_What to produce_
Two lines in the listing below mark the span: one contains "Cloche en travaux sur un clocher" and one contains "Daniel Cueff, tête". Reproduce both of them and everything between, exactly.

_Records_
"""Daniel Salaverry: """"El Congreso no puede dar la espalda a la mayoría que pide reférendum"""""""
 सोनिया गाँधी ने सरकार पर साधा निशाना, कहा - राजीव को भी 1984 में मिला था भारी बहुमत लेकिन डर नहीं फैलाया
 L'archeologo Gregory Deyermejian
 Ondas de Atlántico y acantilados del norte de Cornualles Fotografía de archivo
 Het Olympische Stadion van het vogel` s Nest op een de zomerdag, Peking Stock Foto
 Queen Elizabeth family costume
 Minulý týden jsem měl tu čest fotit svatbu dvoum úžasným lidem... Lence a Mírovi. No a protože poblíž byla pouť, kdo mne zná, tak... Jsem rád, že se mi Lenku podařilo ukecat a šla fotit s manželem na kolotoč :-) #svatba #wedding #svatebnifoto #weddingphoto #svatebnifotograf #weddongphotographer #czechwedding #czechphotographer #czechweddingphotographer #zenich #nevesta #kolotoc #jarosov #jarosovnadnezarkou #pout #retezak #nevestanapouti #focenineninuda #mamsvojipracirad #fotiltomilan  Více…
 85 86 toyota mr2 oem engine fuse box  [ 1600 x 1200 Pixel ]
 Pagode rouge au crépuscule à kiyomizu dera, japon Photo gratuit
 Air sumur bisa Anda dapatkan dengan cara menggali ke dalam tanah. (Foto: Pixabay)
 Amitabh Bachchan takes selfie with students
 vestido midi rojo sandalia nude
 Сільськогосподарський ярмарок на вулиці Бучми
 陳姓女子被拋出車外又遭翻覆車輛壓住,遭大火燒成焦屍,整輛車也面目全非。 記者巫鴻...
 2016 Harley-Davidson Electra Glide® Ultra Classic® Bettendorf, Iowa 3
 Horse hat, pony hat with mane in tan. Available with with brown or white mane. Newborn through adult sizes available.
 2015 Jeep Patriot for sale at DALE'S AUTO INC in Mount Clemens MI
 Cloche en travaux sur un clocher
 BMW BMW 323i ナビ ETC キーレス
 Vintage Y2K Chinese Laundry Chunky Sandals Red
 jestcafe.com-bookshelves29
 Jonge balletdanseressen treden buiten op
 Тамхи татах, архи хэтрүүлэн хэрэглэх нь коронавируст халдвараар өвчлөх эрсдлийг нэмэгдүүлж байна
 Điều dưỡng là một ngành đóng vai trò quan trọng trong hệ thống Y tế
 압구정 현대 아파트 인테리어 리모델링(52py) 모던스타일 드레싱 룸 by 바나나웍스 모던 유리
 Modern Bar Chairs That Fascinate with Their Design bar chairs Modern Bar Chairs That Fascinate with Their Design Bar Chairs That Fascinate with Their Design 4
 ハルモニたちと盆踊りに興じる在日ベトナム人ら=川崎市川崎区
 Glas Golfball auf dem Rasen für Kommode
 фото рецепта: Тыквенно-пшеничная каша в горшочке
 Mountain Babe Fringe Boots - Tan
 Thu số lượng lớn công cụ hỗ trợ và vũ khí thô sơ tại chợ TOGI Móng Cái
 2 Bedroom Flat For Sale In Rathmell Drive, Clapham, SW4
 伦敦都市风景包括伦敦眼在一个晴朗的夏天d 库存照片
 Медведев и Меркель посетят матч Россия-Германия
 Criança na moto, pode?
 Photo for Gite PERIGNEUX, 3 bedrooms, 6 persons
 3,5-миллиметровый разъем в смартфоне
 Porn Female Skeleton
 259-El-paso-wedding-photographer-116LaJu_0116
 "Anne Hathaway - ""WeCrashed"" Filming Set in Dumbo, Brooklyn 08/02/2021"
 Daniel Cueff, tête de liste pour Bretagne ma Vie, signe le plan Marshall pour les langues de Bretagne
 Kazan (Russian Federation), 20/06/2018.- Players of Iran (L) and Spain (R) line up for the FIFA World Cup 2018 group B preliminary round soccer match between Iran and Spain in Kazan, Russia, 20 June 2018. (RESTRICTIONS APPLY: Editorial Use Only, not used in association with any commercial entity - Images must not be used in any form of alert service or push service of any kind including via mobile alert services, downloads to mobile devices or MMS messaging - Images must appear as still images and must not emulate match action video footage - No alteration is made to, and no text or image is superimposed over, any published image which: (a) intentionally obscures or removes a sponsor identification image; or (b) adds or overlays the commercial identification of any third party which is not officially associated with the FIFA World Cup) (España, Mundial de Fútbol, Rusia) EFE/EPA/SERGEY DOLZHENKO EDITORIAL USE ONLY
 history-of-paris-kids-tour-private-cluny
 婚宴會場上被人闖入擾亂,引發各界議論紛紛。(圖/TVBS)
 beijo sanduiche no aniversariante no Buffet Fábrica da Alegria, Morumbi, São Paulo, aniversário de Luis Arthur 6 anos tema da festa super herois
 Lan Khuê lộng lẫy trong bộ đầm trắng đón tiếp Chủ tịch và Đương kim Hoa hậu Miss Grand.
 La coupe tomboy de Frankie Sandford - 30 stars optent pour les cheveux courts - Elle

_Task answer_
 Cloche en travaux sur un clocher
 BMW BMW 323i ナビ ETC キーレス
 Vintage Y2K Chinese Laundry Chunky Sandals Red
 jestcafe.com-bookshelves29
 Jonge balletdanseressen treden buiten op
 Тамхи татах, архи хэтрүүлэн хэрэглэх нь коронавируст халдвараар өвчлөх эрсдлийг нэмэгдүүлж байна
 Điều dưỡng là một ngành đóng vai trò quan trọng trong hệ thống Y tế
 압구정 현대 아파트 인테리어 리모델링(52py) 모던스타일 드레싱 룸 by 바나나웍스 모던 유리
 Modern Bar Chairs That Fascinate with Their Design bar chairs Modern Bar Chairs That Fascinate with Their Design Bar Chairs That Fascinate with Their Design 4
 ハルモニたちと盆踊りに興じる在日ベトナム人ら=川崎市川崎区
 Glas Golfball auf dem Rasen für Kommode
 фото рецепта: Тыквенно-пшеничная каша в горшочке
 Mountain Babe Fringe Boots - Tan
 Thu số lượng lớn công cụ hỗ trợ và vũ khí thô sơ tại chợ TOGI Móng Cái
 2 Bedroom Flat For Sale In Rathmell Drive, Clapham, SW4
 伦敦都市风景包括伦敦眼在一个晴朗的夏天d 库存照片
 Медведев и Меркель посетят матч Россия-Германия
 Criança na moto, pode?
 Photo for Gite PERIGNEUX, 3 bedrooms, 6 persons
 3,5-миллиметровый разъем в смартфоне
 Porn Female Skeleton
 259-El-paso-wedding-photographer-116LaJu_0116
 "Anne Hathaway - ""WeCrashed"" Filming Set in Dumbo, Brooklyn 08/02/2021"
 Daniel Cueff, tête de liste pour Bretagne ma Vie, signe le plan Marshall pour les langues de Bretagne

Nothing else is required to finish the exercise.